— start —

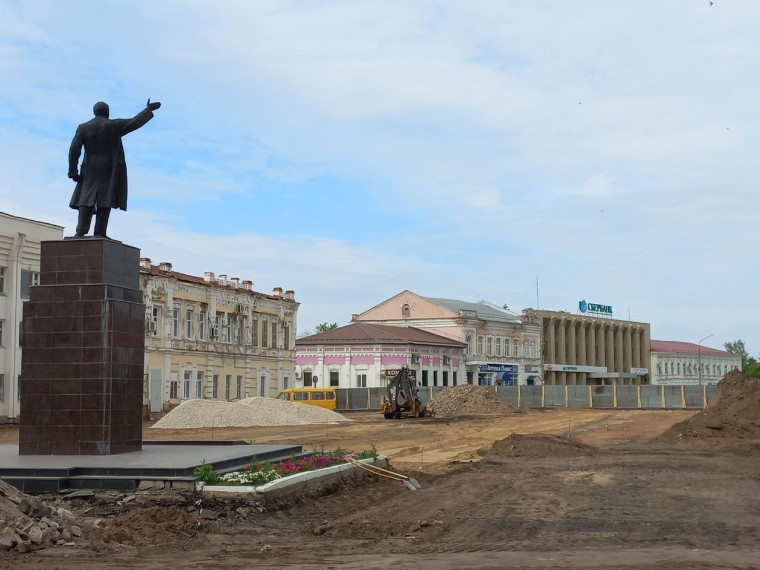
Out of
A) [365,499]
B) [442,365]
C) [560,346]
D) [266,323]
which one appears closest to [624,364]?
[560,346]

— end —
— start —

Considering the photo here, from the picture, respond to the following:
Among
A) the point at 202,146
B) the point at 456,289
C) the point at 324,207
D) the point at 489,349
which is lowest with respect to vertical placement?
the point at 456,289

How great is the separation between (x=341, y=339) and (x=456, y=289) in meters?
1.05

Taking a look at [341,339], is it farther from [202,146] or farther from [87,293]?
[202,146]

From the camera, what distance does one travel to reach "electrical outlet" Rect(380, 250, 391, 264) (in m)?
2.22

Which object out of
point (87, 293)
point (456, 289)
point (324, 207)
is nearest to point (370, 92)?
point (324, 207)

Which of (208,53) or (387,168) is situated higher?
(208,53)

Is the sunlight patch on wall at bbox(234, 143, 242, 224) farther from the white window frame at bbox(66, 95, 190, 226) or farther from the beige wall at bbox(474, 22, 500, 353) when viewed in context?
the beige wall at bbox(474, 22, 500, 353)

— end —
— start —

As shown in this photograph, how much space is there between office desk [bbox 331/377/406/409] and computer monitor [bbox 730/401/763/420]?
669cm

— end —

WHAT YOU HAVE TO DO> Count the lines of the material above that contain the string "wall", matching case, and give only that number.

THE RESULT> 2